GIVEN PASSAGE »

#####

Lasso Regression: A linear model that is excellent for inference due to its interpretable coefficients and built-in feature selection.
XGBoost: A powerful gradient boosting model that can capture complex, non-linear relationships, which we will interpret using SHAP values.

Import modeling libraries and define evaluation metrics

# Core modeling libraries
from sklearn.linear_model import Lasso
from sklearn.metrics import mean_squared_error, r2_score
import xgboost as xgb
import shap

# Helper for displaying results
from IPython.display import display, Markdown

print("✅ Modeling libraries loaded successfully")

✅ Modeling libraries loaded successfully

3.1 Model Training

We will now train both models on their respective prepared datasets.

Lasso will use the log-transformed and scaled data (_linear_scaled).
XGBoost will use the raw, engineered data (_tree).

Train Lasso and XGBoost models

# --- 1. Lasso Regression ---
print("🏃 Training Lasso model...")
# Alpha is a hyperparameter that controls regularization. Higher alpha = simpler model.
# 0.1 is a reasonable starting point for standardized data.
lasso = Lasso(alpha=0.1, random_state=42)
lasso.fit(X_train_linear_scaled, y_train_linear)
print("✅ Lasso model trained.")

# --- 2. XGBoost Regressor ---
print("\n🏃 Training XGBoost model...")
# Using early stopping to prevent overfitting
xgb_model = xgb.XGBRegressor(
    n_estimators=1000,
    learning_rate=0.05,
    early_stopping_rounds=50,
    random_state=42,
    objective='reg:squarederror'
)

# We use the test set as an evaluation set for early stopping
xgb_model.fit(
    X_train_tree, y_train_tree,
    eval_set=[(X_test_tree, y_test_tree)],
    verbose=False
)
print(f"✅ XGBoost model trained. Best iteration: {xgb_model.best_iteration}")

🏃 Training Lasso model...
✅ Lasso model trained.

🏃 Training XGBoost model...
✅ XGBoost model trained. Best iteration: 275

3.2 Model Evaluation

Let’s evaluate how well each model performed on both the data it was trained on and the unseen test data. The key is to compare the Test RMSE (Root Mean Squared Error), which tells us the typical error in our prediction, in milliseconds of HRV.

#####

DATASET EXTRACT »

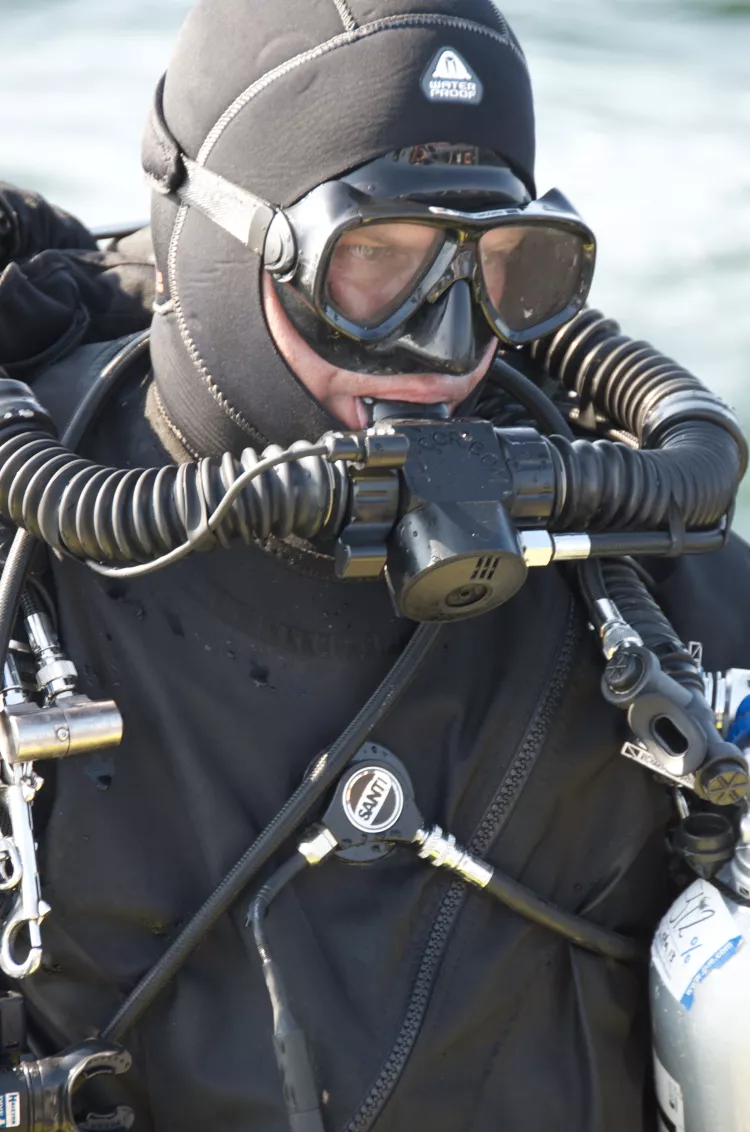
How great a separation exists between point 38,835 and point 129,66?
310 cm

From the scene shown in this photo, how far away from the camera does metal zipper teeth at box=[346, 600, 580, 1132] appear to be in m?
1.59

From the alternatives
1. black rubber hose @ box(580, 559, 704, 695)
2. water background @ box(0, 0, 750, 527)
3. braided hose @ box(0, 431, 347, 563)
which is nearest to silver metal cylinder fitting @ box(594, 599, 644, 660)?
black rubber hose @ box(580, 559, 704, 695)

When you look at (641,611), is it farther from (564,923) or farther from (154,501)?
(154,501)

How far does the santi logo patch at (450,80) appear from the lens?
1.55 m

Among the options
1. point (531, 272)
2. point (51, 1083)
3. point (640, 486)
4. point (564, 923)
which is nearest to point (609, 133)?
point (531, 272)

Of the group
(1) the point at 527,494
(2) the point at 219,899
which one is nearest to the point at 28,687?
(2) the point at 219,899

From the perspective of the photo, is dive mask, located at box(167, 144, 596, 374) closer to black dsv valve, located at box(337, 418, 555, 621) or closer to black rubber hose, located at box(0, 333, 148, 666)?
black dsv valve, located at box(337, 418, 555, 621)

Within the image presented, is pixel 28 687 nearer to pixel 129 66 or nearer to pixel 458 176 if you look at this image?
pixel 458 176

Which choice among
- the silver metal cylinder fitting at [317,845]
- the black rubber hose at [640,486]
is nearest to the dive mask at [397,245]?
the black rubber hose at [640,486]

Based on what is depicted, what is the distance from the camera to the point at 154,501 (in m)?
1.47

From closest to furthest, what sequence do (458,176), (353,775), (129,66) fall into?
1. (458,176)
2. (353,775)
3. (129,66)

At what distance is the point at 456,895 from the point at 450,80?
0.85m

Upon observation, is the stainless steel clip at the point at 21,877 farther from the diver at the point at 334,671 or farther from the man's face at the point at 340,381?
the man's face at the point at 340,381

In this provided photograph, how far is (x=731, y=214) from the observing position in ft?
14.1
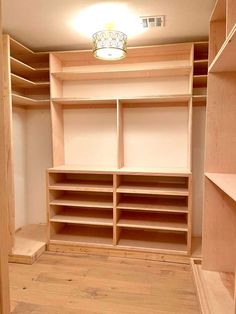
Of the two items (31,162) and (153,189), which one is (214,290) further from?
(31,162)

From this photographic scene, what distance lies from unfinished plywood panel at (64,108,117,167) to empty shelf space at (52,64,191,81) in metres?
0.39

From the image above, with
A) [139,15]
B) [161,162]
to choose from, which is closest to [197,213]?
[161,162]

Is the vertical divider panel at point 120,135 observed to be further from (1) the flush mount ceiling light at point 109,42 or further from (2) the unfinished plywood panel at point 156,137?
(1) the flush mount ceiling light at point 109,42

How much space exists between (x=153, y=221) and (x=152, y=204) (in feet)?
0.62

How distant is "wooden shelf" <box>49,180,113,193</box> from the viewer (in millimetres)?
2713

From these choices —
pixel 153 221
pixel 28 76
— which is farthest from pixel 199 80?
pixel 28 76

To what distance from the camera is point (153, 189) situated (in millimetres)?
2648

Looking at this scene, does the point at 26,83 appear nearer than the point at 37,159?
Yes

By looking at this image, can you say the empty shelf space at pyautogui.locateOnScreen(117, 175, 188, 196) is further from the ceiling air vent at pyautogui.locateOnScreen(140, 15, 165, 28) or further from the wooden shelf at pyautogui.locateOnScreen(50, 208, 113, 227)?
the ceiling air vent at pyautogui.locateOnScreen(140, 15, 165, 28)

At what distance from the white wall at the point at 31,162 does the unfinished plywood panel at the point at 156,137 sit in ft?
3.49

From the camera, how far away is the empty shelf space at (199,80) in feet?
8.64

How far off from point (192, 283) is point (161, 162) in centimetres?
133

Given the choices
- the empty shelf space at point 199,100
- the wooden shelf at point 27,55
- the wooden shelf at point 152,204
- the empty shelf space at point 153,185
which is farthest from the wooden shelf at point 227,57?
the wooden shelf at point 27,55

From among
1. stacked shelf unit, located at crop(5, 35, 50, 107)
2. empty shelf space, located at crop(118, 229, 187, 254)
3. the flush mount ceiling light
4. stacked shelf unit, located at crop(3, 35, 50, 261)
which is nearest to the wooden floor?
empty shelf space, located at crop(118, 229, 187, 254)
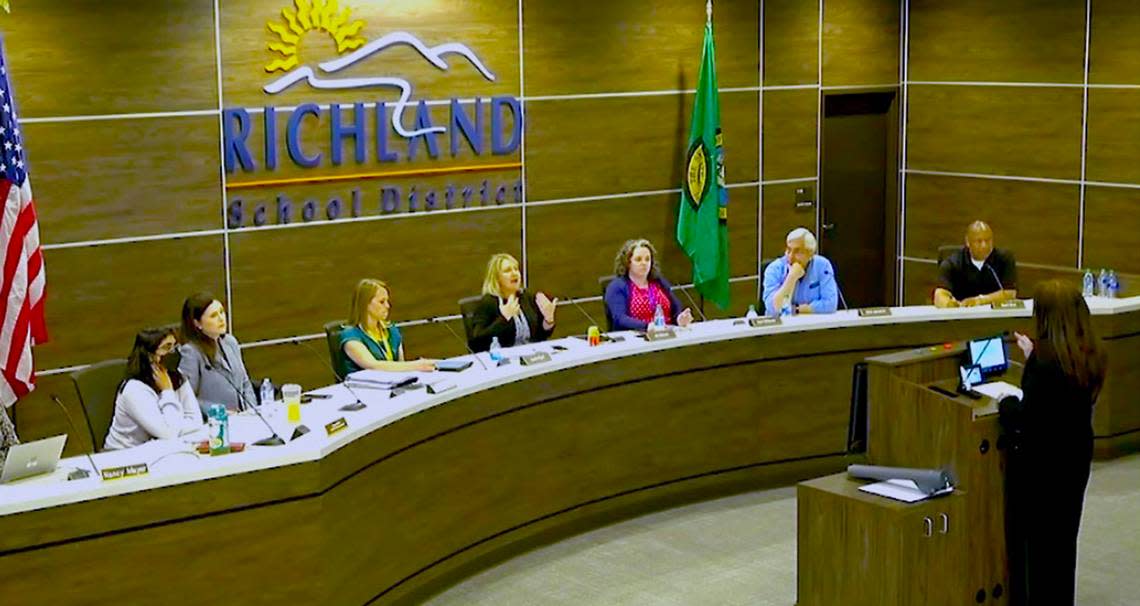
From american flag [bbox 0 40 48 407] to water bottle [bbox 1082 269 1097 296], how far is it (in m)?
5.30

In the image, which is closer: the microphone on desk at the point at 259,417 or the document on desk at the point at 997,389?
the microphone on desk at the point at 259,417

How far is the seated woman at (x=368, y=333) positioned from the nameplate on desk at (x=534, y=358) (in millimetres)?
425

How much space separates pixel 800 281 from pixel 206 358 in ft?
10.1

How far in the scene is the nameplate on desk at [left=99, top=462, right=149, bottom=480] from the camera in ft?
16.1

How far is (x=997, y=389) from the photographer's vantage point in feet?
19.6

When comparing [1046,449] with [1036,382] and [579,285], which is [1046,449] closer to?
[1036,382]

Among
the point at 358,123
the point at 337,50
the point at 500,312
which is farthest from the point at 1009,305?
the point at 337,50

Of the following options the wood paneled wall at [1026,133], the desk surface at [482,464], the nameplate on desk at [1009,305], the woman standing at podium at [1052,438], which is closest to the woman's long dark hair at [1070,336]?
the woman standing at podium at [1052,438]

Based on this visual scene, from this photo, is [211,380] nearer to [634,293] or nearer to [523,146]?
[634,293]

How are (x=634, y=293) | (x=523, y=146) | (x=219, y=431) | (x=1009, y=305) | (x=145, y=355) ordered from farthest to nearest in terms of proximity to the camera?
(x=523, y=146) < (x=1009, y=305) < (x=634, y=293) < (x=145, y=355) < (x=219, y=431)

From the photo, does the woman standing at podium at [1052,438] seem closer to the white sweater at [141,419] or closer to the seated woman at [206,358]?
the white sweater at [141,419]

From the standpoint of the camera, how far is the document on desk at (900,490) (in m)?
5.58

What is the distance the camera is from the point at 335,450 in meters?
5.43

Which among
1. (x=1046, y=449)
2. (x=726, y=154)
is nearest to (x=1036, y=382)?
(x=1046, y=449)
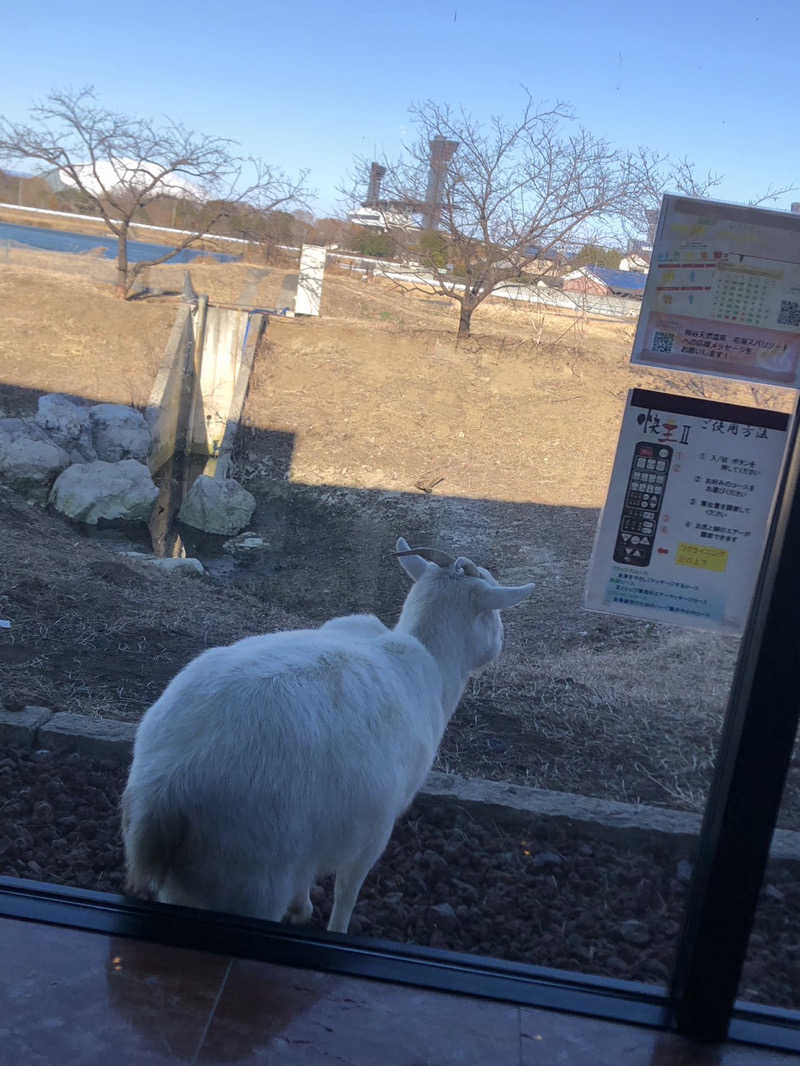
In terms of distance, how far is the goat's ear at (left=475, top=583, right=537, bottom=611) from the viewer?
238 cm

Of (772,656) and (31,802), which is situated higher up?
(772,656)

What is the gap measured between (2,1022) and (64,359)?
2.58 m

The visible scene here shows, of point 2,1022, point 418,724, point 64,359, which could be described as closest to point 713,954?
point 418,724

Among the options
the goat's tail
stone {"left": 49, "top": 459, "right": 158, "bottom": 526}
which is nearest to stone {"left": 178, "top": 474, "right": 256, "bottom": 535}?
stone {"left": 49, "top": 459, "right": 158, "bottom": 526}

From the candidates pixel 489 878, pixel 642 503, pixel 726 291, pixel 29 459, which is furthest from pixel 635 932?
pixel 29 459

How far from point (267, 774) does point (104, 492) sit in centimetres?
190

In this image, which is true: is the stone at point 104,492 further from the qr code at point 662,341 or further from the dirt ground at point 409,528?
the qr code at point 662,341

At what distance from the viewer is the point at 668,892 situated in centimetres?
248

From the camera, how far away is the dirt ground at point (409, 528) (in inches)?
108

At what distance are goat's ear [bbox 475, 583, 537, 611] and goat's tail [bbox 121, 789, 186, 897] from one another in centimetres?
101

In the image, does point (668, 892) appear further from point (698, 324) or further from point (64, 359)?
point (64, 359)

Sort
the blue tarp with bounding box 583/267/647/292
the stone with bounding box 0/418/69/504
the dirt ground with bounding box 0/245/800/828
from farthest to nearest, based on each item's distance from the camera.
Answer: the stone with bounding box 0/418/69/504 < the dirt ground with bounding box 0/245/800/828 < the blue tarp with bounding box 583/267/647/292

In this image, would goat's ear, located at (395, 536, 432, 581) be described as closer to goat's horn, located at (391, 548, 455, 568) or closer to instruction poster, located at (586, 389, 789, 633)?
goat's horn, located at (391, 548, 455, 568)

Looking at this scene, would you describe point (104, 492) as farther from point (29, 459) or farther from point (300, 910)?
point (300, 910)
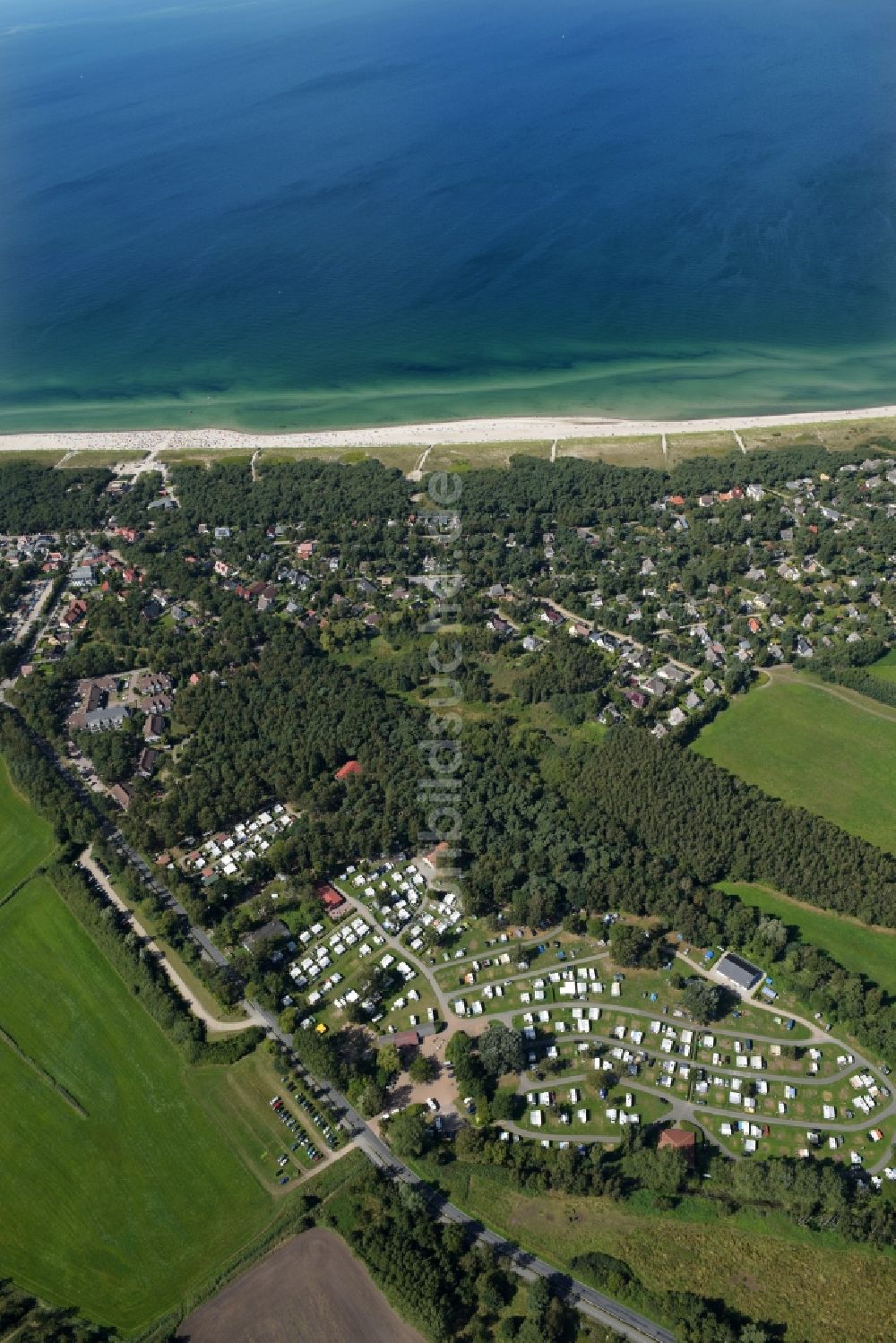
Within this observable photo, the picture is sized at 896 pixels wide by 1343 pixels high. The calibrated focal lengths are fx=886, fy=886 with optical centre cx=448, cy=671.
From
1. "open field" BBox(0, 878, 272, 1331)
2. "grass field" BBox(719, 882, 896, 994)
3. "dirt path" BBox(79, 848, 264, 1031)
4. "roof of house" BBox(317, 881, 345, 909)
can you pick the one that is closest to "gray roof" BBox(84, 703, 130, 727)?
"dirt path" BBox(79, 848, 264, 1031)

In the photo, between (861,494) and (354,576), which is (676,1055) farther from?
(861,494)

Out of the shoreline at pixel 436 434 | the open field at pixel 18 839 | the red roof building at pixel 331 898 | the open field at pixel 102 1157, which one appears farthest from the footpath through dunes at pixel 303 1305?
the shoreline at pixel 436 434

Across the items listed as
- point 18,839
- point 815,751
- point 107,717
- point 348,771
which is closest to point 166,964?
point 18,839

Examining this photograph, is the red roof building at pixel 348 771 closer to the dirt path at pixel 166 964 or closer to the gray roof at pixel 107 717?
the dirt path at pixel 166 964

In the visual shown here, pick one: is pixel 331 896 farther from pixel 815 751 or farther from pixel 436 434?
pixel 436 434

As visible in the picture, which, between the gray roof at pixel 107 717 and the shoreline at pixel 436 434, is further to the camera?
the shoreline at pixel 436 434

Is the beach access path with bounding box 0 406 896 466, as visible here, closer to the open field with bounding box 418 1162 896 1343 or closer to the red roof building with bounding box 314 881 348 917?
the red roof building with bounding box 314 881 348 917

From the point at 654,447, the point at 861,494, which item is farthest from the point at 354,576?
the point at 861,494

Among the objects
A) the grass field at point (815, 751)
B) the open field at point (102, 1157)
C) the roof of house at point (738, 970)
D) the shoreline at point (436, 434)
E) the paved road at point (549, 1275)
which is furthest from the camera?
the shoreline at point (436, 434)
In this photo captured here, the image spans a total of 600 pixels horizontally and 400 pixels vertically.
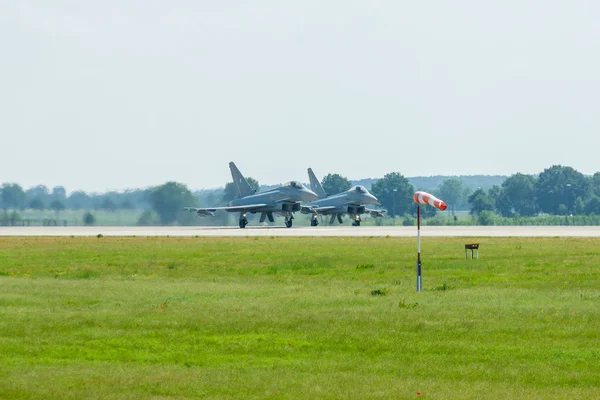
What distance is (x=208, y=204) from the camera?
137 m

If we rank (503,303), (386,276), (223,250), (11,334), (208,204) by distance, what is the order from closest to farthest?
1. (11,334)
2. (503,303)
3. (386,276)
4. (223,250)
5. (208,204)

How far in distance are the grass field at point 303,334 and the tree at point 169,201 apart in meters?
81.6

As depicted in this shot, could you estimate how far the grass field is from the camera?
13.7 metres

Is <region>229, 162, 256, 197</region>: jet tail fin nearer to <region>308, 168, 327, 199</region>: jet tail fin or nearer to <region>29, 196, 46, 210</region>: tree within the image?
<region>29, 196, 46, 210</region>: tree

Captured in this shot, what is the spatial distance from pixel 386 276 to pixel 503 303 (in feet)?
29.6

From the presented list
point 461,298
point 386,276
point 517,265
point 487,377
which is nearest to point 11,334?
point 487,377

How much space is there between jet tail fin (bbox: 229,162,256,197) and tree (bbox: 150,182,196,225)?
9078 millimetres

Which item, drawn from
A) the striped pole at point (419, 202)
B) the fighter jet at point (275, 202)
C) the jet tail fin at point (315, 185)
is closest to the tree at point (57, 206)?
the fighter jet at point (275, 202)

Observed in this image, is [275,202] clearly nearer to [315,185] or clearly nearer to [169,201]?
[169,201]

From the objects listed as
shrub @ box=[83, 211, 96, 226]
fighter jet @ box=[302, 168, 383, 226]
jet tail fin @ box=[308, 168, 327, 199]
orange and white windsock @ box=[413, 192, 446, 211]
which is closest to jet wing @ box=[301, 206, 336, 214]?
fighter jet @ box=[302, 168, 383, 226]

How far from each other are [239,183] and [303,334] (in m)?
92.3

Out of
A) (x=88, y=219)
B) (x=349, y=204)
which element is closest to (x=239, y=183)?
(x=349, y=204)

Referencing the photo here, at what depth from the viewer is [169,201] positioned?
115375mm

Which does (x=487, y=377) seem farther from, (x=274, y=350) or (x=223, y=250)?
(x=223, y=250)
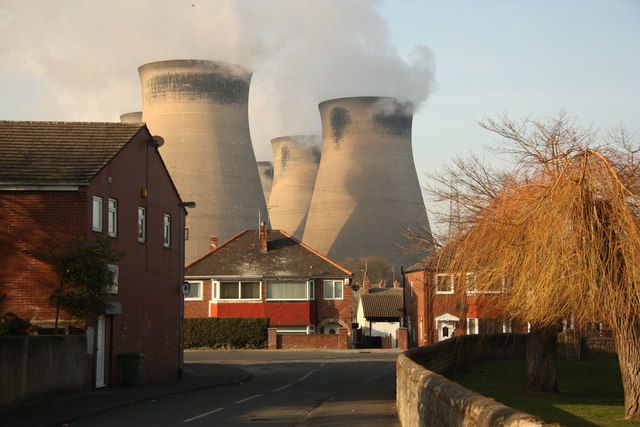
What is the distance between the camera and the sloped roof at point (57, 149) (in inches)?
882

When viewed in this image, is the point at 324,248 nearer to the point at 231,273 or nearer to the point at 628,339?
the point at 231,273

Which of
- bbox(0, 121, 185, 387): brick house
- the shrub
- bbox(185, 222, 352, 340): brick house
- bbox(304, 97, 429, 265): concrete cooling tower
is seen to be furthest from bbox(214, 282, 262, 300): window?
the shrub

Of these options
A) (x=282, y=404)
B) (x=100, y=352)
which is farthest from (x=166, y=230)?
(x=282, y=404)

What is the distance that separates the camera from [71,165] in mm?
23094

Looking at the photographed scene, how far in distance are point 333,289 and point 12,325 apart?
37.6 m

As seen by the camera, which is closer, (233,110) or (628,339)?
(628,339)

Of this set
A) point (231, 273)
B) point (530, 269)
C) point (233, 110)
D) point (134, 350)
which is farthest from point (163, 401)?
point (233, 110)

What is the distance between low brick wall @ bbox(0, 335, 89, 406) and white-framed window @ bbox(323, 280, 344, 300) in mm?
34808

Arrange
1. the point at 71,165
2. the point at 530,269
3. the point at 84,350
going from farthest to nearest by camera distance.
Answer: the point at 71,165
the point at 84,350
the point at 530,269

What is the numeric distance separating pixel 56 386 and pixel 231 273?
36.2 meters

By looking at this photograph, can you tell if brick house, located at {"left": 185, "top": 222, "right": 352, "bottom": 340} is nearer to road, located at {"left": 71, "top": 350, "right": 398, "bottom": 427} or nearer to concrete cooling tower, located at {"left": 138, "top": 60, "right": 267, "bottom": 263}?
concrete cooling tower, located at {"left": 138, "top": 60, "right": 267, "bottom": 263}

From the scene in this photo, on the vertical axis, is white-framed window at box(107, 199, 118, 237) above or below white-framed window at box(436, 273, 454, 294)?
above

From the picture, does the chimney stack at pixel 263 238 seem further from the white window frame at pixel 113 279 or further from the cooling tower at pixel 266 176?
the cooling tower at pixel 266 176

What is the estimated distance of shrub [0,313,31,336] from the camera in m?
19.2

#####

WORK TO DO »
A. In the model-training passage, reproduce word for word the stretch that begins at the words "Train Lasso and" and stops after "lasso.fit(X_train_linear_scaled, y_train_linear)".
B. According to the model-training passage, which data does the XGBoost model use?

RESULTS IN ORDER »
A.
Train Lasso and XGBoost models

# --- 1. Lasso Regression ---
print("🏃 Training Lasso model...")
# Alpha is a hyperparameter that controls regularization. Higher alpha = simpler model.
# 0.1 is a reasonable starting point for standardized data.
lasso = Lasso(alpha=0.1, random_state=42)
lasso.fit(X_train_linear_scaled, y_train_linear)

B. The raw, engineered data (_tree).